» TEXTO DE ORIGEM
· · · ·
Garantismo, ainda que muito, é sempre pouco

Autor: Leonardo Isaac Yarochewsky (*)

 

Segundo matéria publicada na Revista Eletrônica Consultor Jurídico (leia aqui), o procurador da República José Robalinho Cavalcanti, presidente da Associação Nacional dos Procuradores da República (ANPR), entidade de classe do Ministério Público Federal, afirmou que: “graças a uma interpretação equivocada do artigo 5º da Constituição pelo Supremo Tribunal Federal, o Brasil é um dos países mais garantistas do mundo”. Ao que tudo indica, o procurador Robalinho ignora o que vem a ser garantismo e os princípios fundamentais do Estado Democrático de Direito.

O jurista italiano Luigi Ferrajoli [1] apresenta três significados de garantismo: um primeiro significado designa um modelo normativo de direito, principalmente, no que se refere ao direito penal, modelo de estrita legalidade, próprio do Estado de Direito, que sob o plano político se caracteriza como “uma técnica de tutela idônea a minimizar a violência e a maximizar a liberdade e, sob o plano jurídico, como um sistema de vínculos impostos à função punitiva do Estado em garantia dos direitos dos cidadãos”; em um segundo significado, designa “uma teoria jurídica da validade e da efetividade como categorias distintas não só entre si, mas, também, pela existência ou vigor das normas.” Mais adiante, Ferrajoli afirma que “o garantismo opera como doutrina jurídica de legitimação e, sobretudo, de perda da legitimação interna do direito penal, que requer dos juízes e dos juristas uma constante tensão crítica sobre as leis vigentes”; em um terceiro significado, garantismo, para o jurista italiano, “designa uma filosofia política que requer do direito e do Estado o ônus da justificação externa com base nos bens e nos interesses dos quais a tutela ou a garantia constituem a finalidade”.

Decorre do modelo penal garantista a função de delimitar o poder punitivo do Estado mediante a exclusão das punições extra ou ultra legem. O referido modelo tem como pilar o princípio da legalidade estrita, proposto como “uma técnica legislativa específica dirigida a excluir, conquanto arbitrárias e discriminatórias as convenções penais referidas não a fatos, mas diretamente a pessoas e, portanto, com caráter constitutivo e não regulamentar daquilo que é punível”. O princípio da legalidade estrita, diferente do “princípio da mera legalidade” — dirigido aos juízes —, dirige-se ao legislador, a quem prescreve a taxatividade, não se admitindo “normas constitutivas”, mas, tão somente “normas regulamentares” do desvio punível.

Ferrajoli propõe dez axiomas de garantias penais e processuais penais para o sistema garantista (SG), expressado como máximas latinas: A1 Nulla poena sine crimine; A2 Nullum crimen sine lege; A3 Nulla Lex (poenalis) sine necessitate; A4 Nulla necessitas sine imjuria; A5 Nulla injuria sine actione; A6Nulla actio sine culpa; A7 Nulla culpa sine judicio; A8 Nullum judicium sine accusation; A9 Nulla accustio sine probatione; A10 Nulla probatio sine defensione.
· · · ·
» DADOS FORNECIDOS
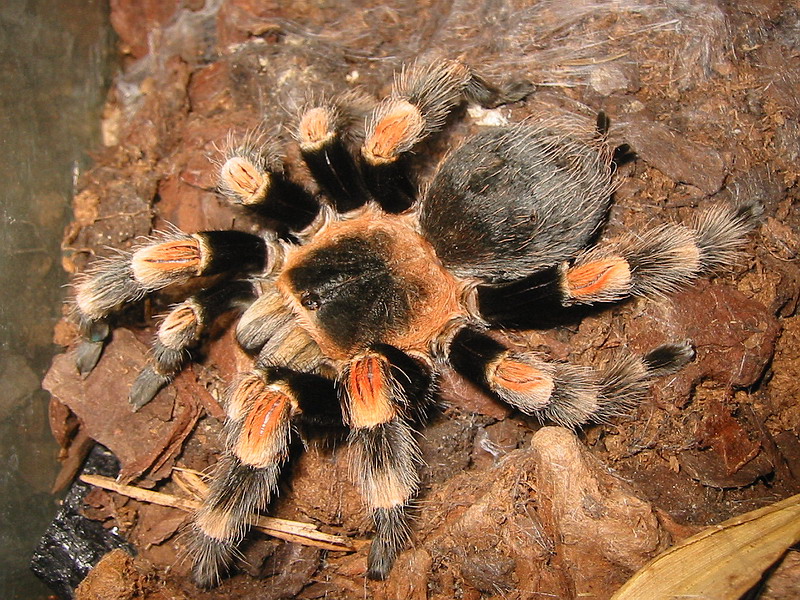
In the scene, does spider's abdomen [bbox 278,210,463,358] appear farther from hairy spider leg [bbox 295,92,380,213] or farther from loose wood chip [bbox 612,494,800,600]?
· · · ·
» ENUNCIADO 1
No texto sobre garantismo, condense o parágrafo que começa com "Decorre do modelo penal garantista" sem perder seus fatos principais.
» ENUNCIADO 2
Segundo o texto sobre garantismo, quantos axiomas de garantias penais e processuais penais Ferrajoli propõe para o sistema garantista?
» ENUNCIADO 3
Reproduza o trecho do texto sobre garantismo que vai de "Decorre do modelo" até "do desvio punível.", trocando "legislador" por "Poder Legislativo".
Baseie-se somente no texto sobre garantismo, não na listagem.

» RESPOSTA COMPLETA 1
O modelo penal garantista delimita o poder punitivo do Estado ao excluir punições extra ou ultra legem. Seu pilar é o princípio da legalidade estrita. Trata-se de uma técnica legislativa que exclui convenções penais arbitrárias e discriminatórias referidas diretamente a pessoas, e não a fatos. Ao contrário do princípio da mera legalidade, voltado aos juízes, a legalidade estrita dirige-se ao legislador. Ela lhe prescreve a taxatividade e admite apenas normas regulamentares do desvio punível, e não normas constitutivas.

» RESPOSTA COMPLETA 2
Dez axiomas, expressos como máximas latinas.

» RESPOSTA COMPLETA 3
Decorre do modelo penal garantista a função de delimitar o poder punitivo do Estado mediante a exclusão das punições extra ou ultra legem. O referido modelo tem como pilar o princípio da legalidade estrita, proposto como “uma técnica legislativa específica dirigida a excluir, conquanto arbitrárias e discriminatórias as convenções penais referidas não a fatos, mas diretamente a pessoas e, portanto, com caráter constitutivo e não regulamentar daquilo que é punível”. O princípio da legalidade estrita, diferente do “princípio da mera legalidade” — dirigido aos juízes —, dirige-se ao Poder Legislativo, a quem prescreve a taxatividade, não se admitindo “normas constitutivas”, mas, tão somente “normas regulamentares” do desvio punível.